Managing Fear: The skill founders need to learn [Michael Seibel, YC Partner]

“The only hope you have is to accept the fact that you’re already dead. The sooner you accept that, the sooner you’ll be able to function as a soldier is supposed to function” – Lieutenant Colonel Ronald Charles Speirs – 101st Airborne Division, World War II

Michael Seibel, YC Partner

I’ve been trying to figure out how to help founders avoid making decisions based on fear. Strangely a quote from Band of Brothers keeps coming to mind…

“The only hope you have is to accept the fact that you’re already dead. The sooner you accept that, the sooner you’ll be able to function as a soldier is supposed to function” – Lieutenant Colonel Ronald Charles Speirs – 101st Airborne Division, World War II

I don’t know if this is a real quote or hollywood but I hope it’s real.

I don’t believe feeling fear is bad. But most bad decisions I see pre-product market fit YC companies make are motivated by fear above all else.

I need to raise more money (and dilute more) because I fear running out of money.

I need to hire more people because I fear we have too much work to do or I don’t have the experience needed to do the work.

I need a mentor / investor to tell me what to do because I fear I can’t talk to my customers and figure it out myself.

Also I see founders running away from the facts they fear in their business…

You fear your unit economics so you don’t calculate / track it.

You fear your churn rate so you don’t measure churn.

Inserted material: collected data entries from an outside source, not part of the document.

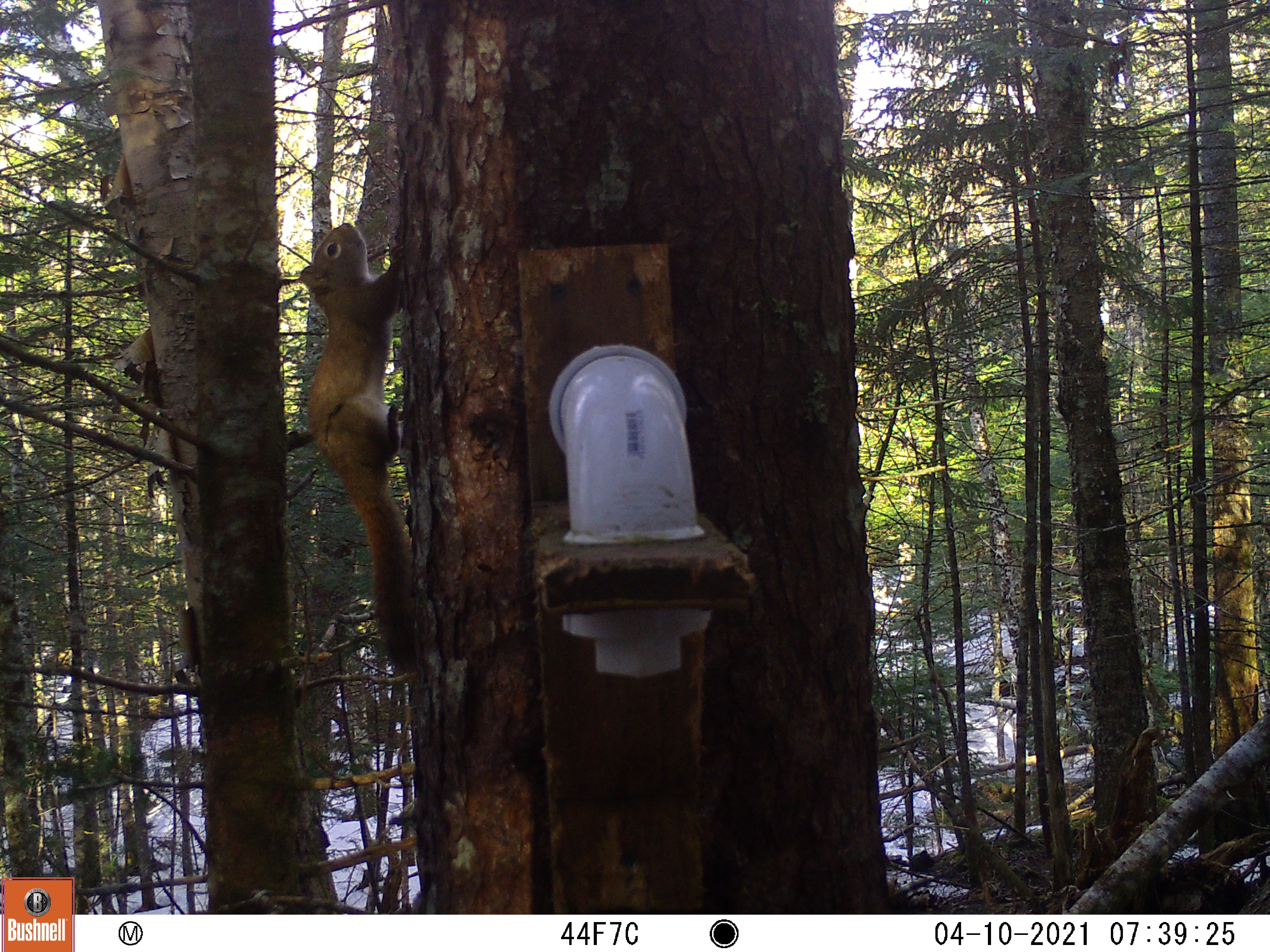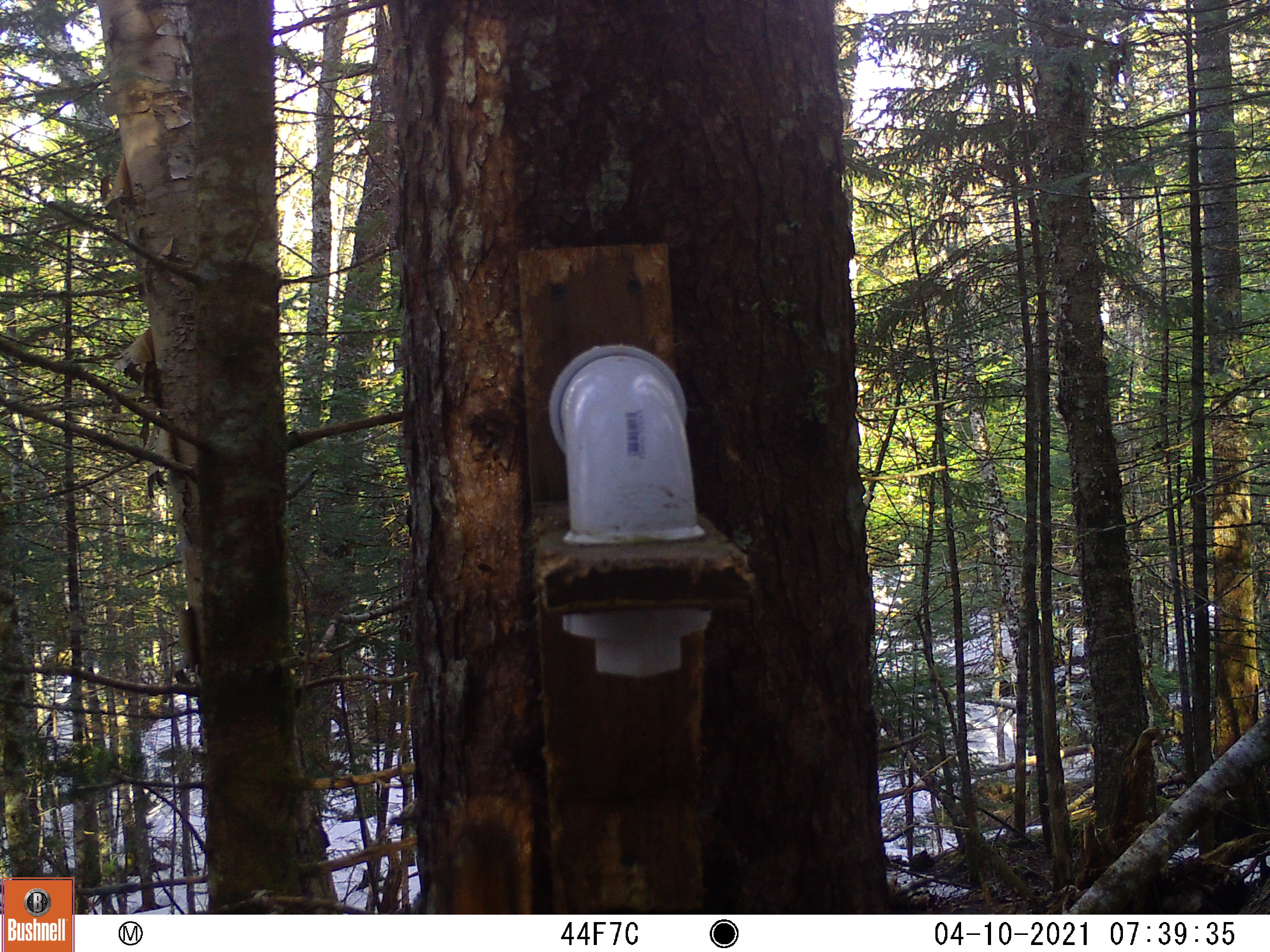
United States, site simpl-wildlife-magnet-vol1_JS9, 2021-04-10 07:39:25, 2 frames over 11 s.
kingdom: Animalia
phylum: Chordata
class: Mammalia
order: Rodentia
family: Sciuridae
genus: Tamiasciurus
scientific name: Tamiasciurus hudsonicus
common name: red squirrel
Red squirrel (Tamiasciurus hudsonicus).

You fear your payback period on advertising so you make up a mostly fake LTV estimate.

You fear your lack of demand so instead of talking to customers you hunker down and build the “perfect product”.

The best founders I know can execute well even when they are afraid (and trust me – the good ones feel fear a lot).

Most of the advice on how to get to product market fit is available publically for free. Can you manage your fear well enough to follow the advice?